1.萬物始生圖
この節では前節の天地定位圖を受けて、天地が定位したのちに、万物が生まれる過程を説く。気、火、水、土の四元から、その四元を構成要素とした金、木、活の三子が生じ、金からは鉱物類が、木からは植物類が、活からは動物類が生じる。この節は『本經』第一章の「造化流行、至土而止、流盡則返、返與水合、而生金石、金與水火、而生草木、木與氣合、而生活類」を敷衍解説したものであるが、水火→気土という四元の生成ルートを再び追走することで金、木、活が生成されるのである。ただ『本經』では水と合して金石が生まれるとあるのに対して、本節では金気の流行によって玉石が生じると説かれており、『本經』と本節に齟齬があるように思われる。また四元三子を合わせて七行とする言説が『本經』に見えるが、イスラームでも言われるのであろうか。
(要約担当:佐藤 実)
2.大成全品圖
前節までで天地万物が全て備わる。
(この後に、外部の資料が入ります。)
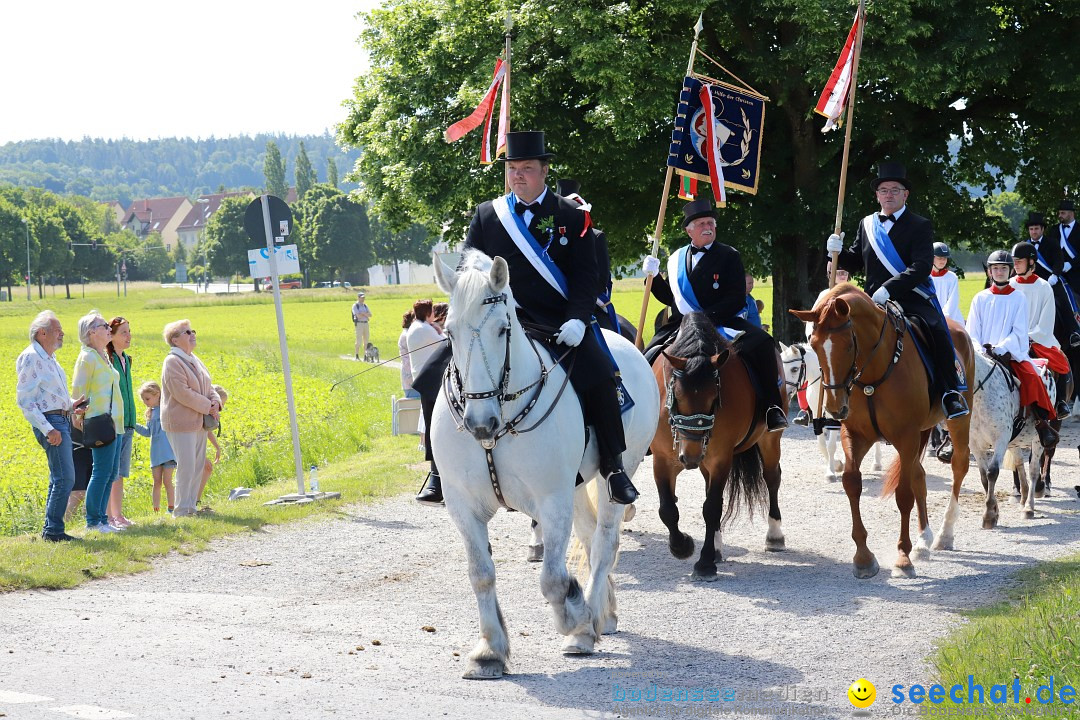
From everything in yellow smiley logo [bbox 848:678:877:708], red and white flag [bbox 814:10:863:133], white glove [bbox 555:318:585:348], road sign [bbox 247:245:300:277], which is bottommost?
yellow smiley logo [bbox 848:678:877:708]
巻一の最終節である大成全品圖では人が生まれる。そしてこれらの生成過程はすべて眞宰が司っている。天地万物が存在しても、人が存在していなければ意味をなさないという言説は人間中心主義的なイスラーム思想を体現している。「先天のことわりからいうと人は理気の種であり、後天のことわりからいうと人は理気の果である」「後天の果は先天の種である」などと述べられており、黒鳴鳳は按語で「庶幾知所以盡人」と述べている。本節で言う「人」は完全人間を指すのであろうか。また、この篇で述べられている人の「心」と「性」は巻三・知覺顯著圖で詳述されるが、「性」を構成する十徳の中で本篇の「言」は巻三では「嘗」、本篇の「憶」「悟」が巻三ではそれぞれ「想」「斷」に作っている。「性」十徳の「五覺」と「五力」はそれぞれイブン・スィーナ『医学典範』でいう知覚能力の外的知覚能力、内的知覚能力に相当すると考えられる。